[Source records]
--
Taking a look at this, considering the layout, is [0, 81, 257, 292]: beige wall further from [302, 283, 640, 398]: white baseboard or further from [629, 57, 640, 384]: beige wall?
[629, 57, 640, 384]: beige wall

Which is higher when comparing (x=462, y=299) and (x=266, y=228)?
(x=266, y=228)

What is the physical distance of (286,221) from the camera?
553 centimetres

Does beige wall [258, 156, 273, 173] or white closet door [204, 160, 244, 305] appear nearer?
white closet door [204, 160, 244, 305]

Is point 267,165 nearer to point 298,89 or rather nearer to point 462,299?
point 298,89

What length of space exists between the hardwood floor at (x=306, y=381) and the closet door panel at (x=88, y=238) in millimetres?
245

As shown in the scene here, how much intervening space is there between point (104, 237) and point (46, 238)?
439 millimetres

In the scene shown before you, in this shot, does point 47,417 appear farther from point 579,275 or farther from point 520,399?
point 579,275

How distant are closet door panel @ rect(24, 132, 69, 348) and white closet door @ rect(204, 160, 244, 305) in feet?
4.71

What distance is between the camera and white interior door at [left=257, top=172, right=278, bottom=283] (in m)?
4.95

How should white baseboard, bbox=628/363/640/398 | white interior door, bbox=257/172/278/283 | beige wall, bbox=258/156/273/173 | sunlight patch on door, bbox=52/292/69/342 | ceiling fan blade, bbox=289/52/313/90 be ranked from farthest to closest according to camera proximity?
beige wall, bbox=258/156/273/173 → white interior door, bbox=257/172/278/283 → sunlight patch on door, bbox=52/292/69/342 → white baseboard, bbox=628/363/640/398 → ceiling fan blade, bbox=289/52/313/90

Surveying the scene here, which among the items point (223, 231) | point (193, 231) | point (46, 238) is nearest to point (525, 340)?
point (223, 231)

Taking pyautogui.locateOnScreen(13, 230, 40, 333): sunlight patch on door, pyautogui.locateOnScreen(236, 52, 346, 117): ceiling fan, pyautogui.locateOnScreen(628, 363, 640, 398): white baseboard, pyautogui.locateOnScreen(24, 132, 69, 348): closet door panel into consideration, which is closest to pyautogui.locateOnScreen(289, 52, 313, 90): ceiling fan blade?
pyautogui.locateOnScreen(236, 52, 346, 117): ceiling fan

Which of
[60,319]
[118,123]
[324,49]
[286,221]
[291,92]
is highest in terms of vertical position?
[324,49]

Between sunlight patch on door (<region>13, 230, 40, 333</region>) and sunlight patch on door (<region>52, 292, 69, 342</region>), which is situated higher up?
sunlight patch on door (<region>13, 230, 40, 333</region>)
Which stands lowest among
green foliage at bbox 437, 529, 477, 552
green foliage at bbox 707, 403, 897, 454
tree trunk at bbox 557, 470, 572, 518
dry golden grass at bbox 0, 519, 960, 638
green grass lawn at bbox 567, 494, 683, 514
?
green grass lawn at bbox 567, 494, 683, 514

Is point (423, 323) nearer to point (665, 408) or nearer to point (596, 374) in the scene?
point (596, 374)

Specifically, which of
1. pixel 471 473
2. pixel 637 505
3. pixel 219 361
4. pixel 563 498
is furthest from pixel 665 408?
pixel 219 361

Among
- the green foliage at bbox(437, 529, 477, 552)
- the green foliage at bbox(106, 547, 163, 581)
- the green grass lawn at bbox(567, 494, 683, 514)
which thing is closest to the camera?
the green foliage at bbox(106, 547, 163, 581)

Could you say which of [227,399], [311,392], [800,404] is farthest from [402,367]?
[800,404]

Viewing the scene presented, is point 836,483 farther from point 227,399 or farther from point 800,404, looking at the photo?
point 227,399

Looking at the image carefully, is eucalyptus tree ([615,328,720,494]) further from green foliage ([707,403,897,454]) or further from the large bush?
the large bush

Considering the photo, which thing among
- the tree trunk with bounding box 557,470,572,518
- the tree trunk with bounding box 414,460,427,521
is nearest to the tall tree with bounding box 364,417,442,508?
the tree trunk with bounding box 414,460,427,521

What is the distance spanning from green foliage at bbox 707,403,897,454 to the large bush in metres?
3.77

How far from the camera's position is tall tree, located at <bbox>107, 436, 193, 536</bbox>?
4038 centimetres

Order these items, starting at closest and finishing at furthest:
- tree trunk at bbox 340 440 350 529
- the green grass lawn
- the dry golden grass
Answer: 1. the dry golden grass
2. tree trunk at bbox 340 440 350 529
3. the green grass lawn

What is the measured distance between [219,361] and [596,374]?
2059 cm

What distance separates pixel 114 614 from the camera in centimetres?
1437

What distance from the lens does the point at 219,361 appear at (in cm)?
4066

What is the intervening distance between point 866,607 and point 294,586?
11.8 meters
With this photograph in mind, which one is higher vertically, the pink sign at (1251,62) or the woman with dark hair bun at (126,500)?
--
Written request: All of the data needs to be reproduced exactly, with no line missing.

Task answer:
Taking a look at this, considering the layout, is [0, 81, 257, 292]: beige wall further from [302, 283, 640, 398]: white baseboard or further from [629, 57, 640, 384]: beige wall?
[629, 57, 640, 384]: beige wall

Which is higher when comparing (x=462, y=299) and (x=266, y=228)?
(x=266, y=228)

What is the physical distance of (286,221) from the camera?
553 centimetres

Does beige wall [258, 156, 273, 173] or white closet door [204, 160, 244, 305] appear nearer?
white closet door [204, 160, 244, 305]

Is point 267,165 nearer to point 298,89 or rather nearer to point 462,299?
point 298,89

What length of space exists between the hardwood floor at (x=306, y=381) and the closet door panel at (x=88, y=238) in millimetres?
245

As shown in the scene here, how much intervening space is there between point (104, 237) and point (46, 238)?
439 millimetres

In the scene shown before you, in this shot, does point 47,417 appear farther from point 579,275 or farther from point 520,399?
point 579,275

How distant are closet door panel @ rect(24, 132, 69, 348) and white closet door @ rect(204, 160, 244, 305) in feet?
4.71

What distance is between the camera and white interior door at [left=257, top=172, right=278, bottom=283] (in m)?
4.95

How should white baseboard, bbox=628/363/640/398 | white interior door, bbox=257/172/278/283 | beige wall, bbox=258/156/273/173 | sunlight patch on door, bbox=52/292/69/342 | ceiling fan blade, bbox=289/52/313/90 be ranked from farthest to closest according to camera proximity?
beige wall, bbox=258/156/273/173 → white interior door, bbox=257/172/278/283 → sunlight patch on door, bbox=52/292/69/342 → white baseboard, bbox=628/363/640/398 → ceiling fan blade, bbox=289/52/313/90

Surveying the scene here, which among the items point (223, 231) | point (193, 231) | point (46, 238) is nearest to point (525, 340)?
point (223, 231)

Taking pyautogui.locateOnScreen(13, 230, 40, 333): sunlight patch on door, pyautogui.locateOnScreen(236, 52, 346, 117): ceiling fan, pyautogui.locateOnScreen(628, 363, 640, 398): white baseboard, pyautogui.locateOnScreen(24, 132, 69, 348): closet door panel into consideration, which is closest to pyautogui.locateOnScreen(289, 52, 313, 90): ceiling fan blade?
pyautogui.locateOnScreen(236, 52, 346, 117): ceiling fan

Which of
[60,319]
[118,123]
[324,49]
[286,221]
[291,92]
is highest in terms of vertical position?
[324,49]

Between sunlight patch on door (<region>13, 230, 40, 333</region>) and sunlight patch on door (<region>52, 292, 69, 342</region>), which is situated higher up?
sunlight patch on door (<region>13, 230, 40, 333</region>)
Which stands lowest among
green foliage at bbox 437, 529, 477, 552
green foliage at bbox 707, 403, 897, 454
tree trunk at bbox 557, 470, 572, 518
dry golden grass at bbox 0, 519, 960, 638
green grass lawn at bbox 567, 494, 683, 514
?
green grass lawn at bbox 567, 494, 683, 514

Is point (423, 323) nearer to point (665, 408) or nearer to point (596, 374) in the scene?
point (596, 374)

Specifically, which of
1. pixel 471 473
2. pixel 637 505
3. pixel 219 361
4. pixel 563 498
is furthest from pixel 665 408?
pixel 219 361

Among
- the green foliage at bbox(437, 529, 477, 552)
- the green foliage at bbox(106, 547, 163, 581)
- the green grass lawn at bbox(567, 494, 683, 514)
which thing is closest to the camera?
the green foliage at bbox(106, 547, 163, 581)

Could you say which of [227,399], [311,392], [800,404] is farthest from [402,367]?
[800,404]

Viewing the scene presented, is point 836,483 farther from point 227,399 or farther from point 800,404, looking at the photo?
point 227,399

Looking at the image carefully, is eucalyptus tree ([615,328,720,494]) further from green foliage ([707,403,897,454]) or further from the large bush?
the large bush

Considering the photo, which thing among
- the tree trunk with bounding box 557,470,572,518
- the tree trunk with bounding box 414,460,427,521
is nearest to the tall tree with bounding box 364,417,442,508?
the tree trunk with bounding box 414,460,427,521

What is the distance spanning from green foliage at bbox 707,403,897,454 to the large bush in metres?
3.77

How far from the camera's position is tall tree, located at <bbox>107, 436, 193, 536</bbox>?
4038 centimetres

Order these items, starting at closest and finishing at furthest:
- tree trunk at bbox 340 440 350 529
- the green grass lawn
- the dry golden grass
Answer: 1. the dry golden grass
2. tree trunk at bbox 340 440 350 529
3. the green grass lawn

What is the measured distance between [219,361] and [596,374]?
2059 cm

What distance separates pixel 114 614 from the camera in centimetres?
1437

What distance from the lens does the point at 219,361 appear at (in cm)?
4066

What is the intervening distance between point 866,607 and point 294,586?
11.8 meters
With this photograph in mind, which one is higher vertically, the pink sign at (1251,62) or the woman with dark hair bun at (126,500)?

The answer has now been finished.